- Records provided
■ ■ ■ ■ ■ ■ ■
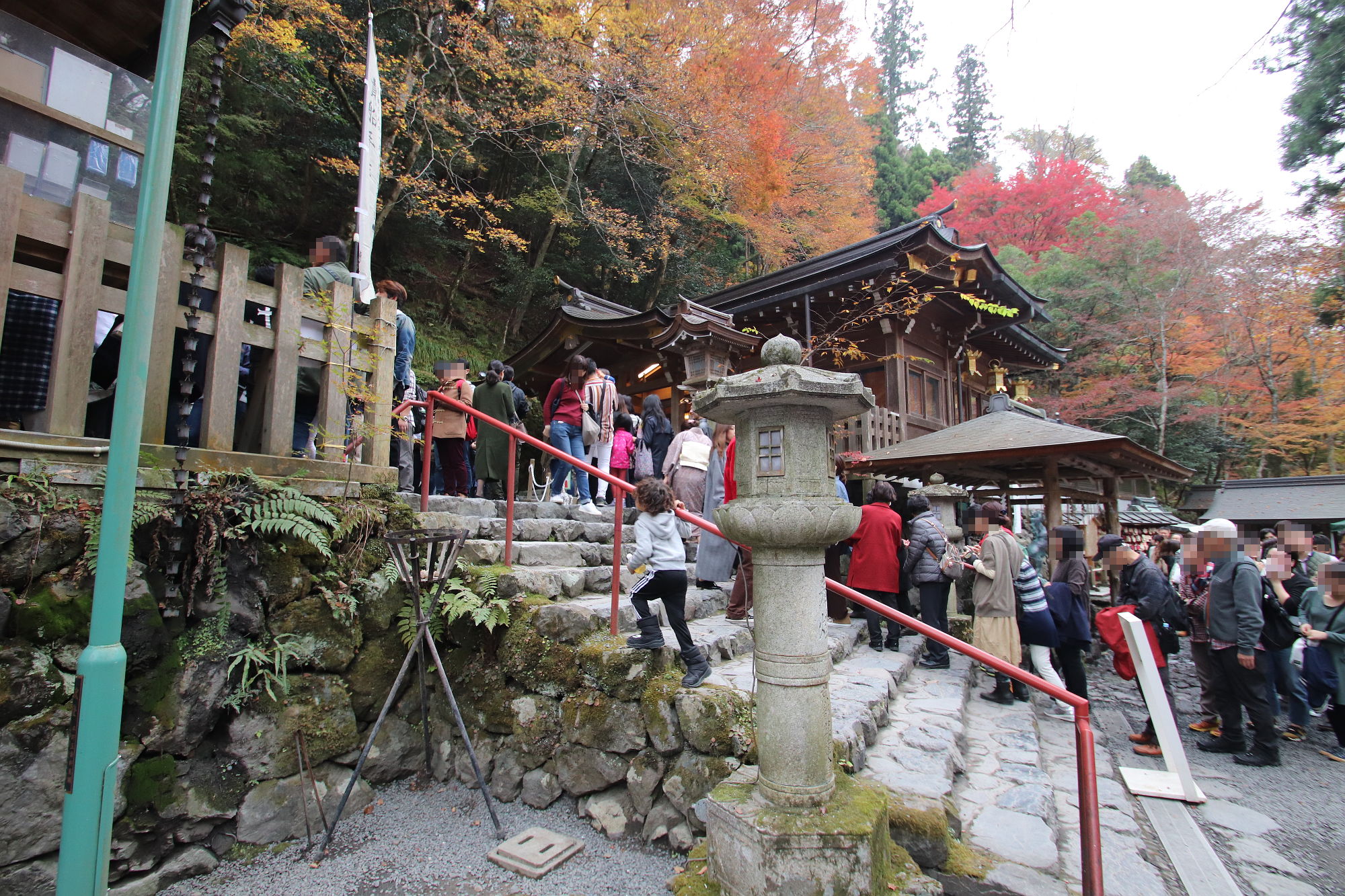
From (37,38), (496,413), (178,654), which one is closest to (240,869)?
■ ■ ■ ■ ■ ■ ■
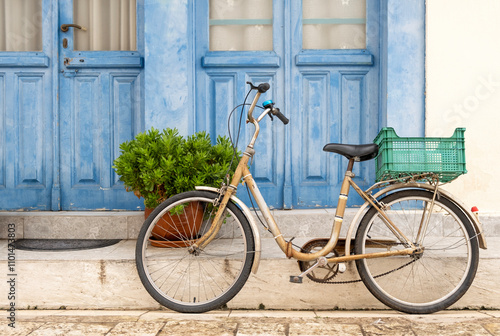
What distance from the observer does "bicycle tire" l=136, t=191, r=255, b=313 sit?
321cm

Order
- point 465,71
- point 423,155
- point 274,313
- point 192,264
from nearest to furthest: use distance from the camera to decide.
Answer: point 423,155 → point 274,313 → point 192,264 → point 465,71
■ ■ ■ ■ ■ ■ ■
- Task brief
Identify every line of the records that contains the string "point", and copy each of those lines.

- Result of the exercise
- point 465,71
- point 423,155
- point 274,313
- point 192,264
Answer: point 423,155 → point 274,313 → point 192,264 → point 465,71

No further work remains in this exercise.